Some of the potential binding partners (Zyxin, mENA) can be found in focal adhesion complexes; the range of binding partners indicates a potential role for TES in-between 'privileged' Actin polymerisation and focal adhesion contacts to the extracellular matrix. This tallies with the observation that GFP-tagged TES can be seen at focal adhesions.

==TES as a tumour suppressor==
In December 2007, Boeda, Briggs et al. showed that the third LIM domain of TES displaces Mena from its usual subcellular positions (focal adhesions or the cell leading edge). The ENA/VASP protein family (of which Mena is a member) are anchored to specific proteins within the cell by a peptide motif consisting of a phenylalanine residue, followed by four proline residues – known as a FPPPP motif. It is the EVH1 domains of VASP/EVL proteins that directly contact the FPPPP motif. The precise architecture of TES:MENA binding was revealed by X-ray crystallography, and showed that the 3rd LIM domain of TES covered up the FPPPP binding site within Menas EVH1 domain. Isothermal titration calorimetry showed that TES has a greater affinity for Mena than its canonical FPPPP ligand, as presented in the focal adhesion protein zyxin. Using microscopy it was shown that either over-expression of GFP-tagged TES, or just the tagged third LIM domain displaced Mena from focal adhesions and reduced mean cell velocity.

These finding were significant given that Mena is often over-expressed in cancer cells, and is thought to be partly responsible for cancer cell motility, and therefore a factor in cancer metastasis. TES is conversely often not produced in cancer cells. It is possible that a drug designed to mimic TES's interaction with Mena could be used to prevent metastasis and thus development of secondary tumours in cancer patients. The work was widely reported in the British press (the work was carried out by Cancer Research UK), and also in the international press.

==Conformational change==
Based on the observations that:
- Mammalian cell derived TES binding Zyxin
- E. coli-produced recombinant TES (rTES) does not bind Zyxin
- An rTES construct composed of residues 201–421 (i.e., the linker and all 3 LIM domains) does bind Zyxin
- The above rTES construct binds an N-terminal rTES construct, consisting of the cysteine rich and PET domains – IE, the two-halves of TES interact with each other.
Garvalov et al. propose that TES exists in two conformational states: A 'closed' state where the N & C halves of TES interact, obscuring the Zyxin binding site in LIM1, and an 'open' state where the Zyxin binding site is accessible and the two halves no-longer interact in the same fashion, if at all.
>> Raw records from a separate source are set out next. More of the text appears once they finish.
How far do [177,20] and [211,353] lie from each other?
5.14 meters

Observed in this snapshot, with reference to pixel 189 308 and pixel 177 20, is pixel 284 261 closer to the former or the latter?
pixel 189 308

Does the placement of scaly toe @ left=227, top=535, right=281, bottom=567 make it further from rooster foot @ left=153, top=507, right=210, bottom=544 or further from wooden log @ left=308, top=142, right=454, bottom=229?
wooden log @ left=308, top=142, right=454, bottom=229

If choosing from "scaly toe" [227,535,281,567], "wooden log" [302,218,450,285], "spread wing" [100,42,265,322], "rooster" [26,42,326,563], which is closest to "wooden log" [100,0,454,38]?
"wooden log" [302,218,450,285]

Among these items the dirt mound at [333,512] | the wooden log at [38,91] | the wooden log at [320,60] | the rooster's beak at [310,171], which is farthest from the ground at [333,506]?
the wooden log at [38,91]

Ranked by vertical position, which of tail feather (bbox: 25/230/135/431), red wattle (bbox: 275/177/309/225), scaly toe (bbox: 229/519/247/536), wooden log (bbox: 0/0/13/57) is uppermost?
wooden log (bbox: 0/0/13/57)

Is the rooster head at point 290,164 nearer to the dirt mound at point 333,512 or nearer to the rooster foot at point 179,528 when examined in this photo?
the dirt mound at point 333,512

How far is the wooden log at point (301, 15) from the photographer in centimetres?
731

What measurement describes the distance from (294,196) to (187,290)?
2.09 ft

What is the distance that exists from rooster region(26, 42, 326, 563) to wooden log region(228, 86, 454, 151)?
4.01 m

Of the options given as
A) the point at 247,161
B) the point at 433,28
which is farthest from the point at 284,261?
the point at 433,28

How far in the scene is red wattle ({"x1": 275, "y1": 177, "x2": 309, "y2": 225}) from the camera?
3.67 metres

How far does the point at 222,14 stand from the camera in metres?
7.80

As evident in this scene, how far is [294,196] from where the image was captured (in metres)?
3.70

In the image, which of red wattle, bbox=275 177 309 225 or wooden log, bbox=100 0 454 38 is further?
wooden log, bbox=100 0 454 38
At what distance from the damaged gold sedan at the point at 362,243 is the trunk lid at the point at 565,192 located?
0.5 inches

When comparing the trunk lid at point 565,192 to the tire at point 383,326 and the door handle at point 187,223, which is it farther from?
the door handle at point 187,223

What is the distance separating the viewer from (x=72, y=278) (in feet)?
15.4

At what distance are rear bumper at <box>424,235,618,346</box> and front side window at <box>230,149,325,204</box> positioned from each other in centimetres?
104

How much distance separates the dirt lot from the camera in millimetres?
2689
The regulatory mechanism switching between the two states is not presently fully understood.

==Phenotype==
In RNAi experiments, cells that had impaired TES expression showed an inability to correctly organise their focal adhesions and actin stress fibres.

In gene knockout experiments, transgenic mice lacking both copies of the TES gene displayed an increased susceptibility to tumour formation when challenged with a carcinogen. Mice retaining the TES gene were less susceptible: thus, TES is a tumour suppressor gene.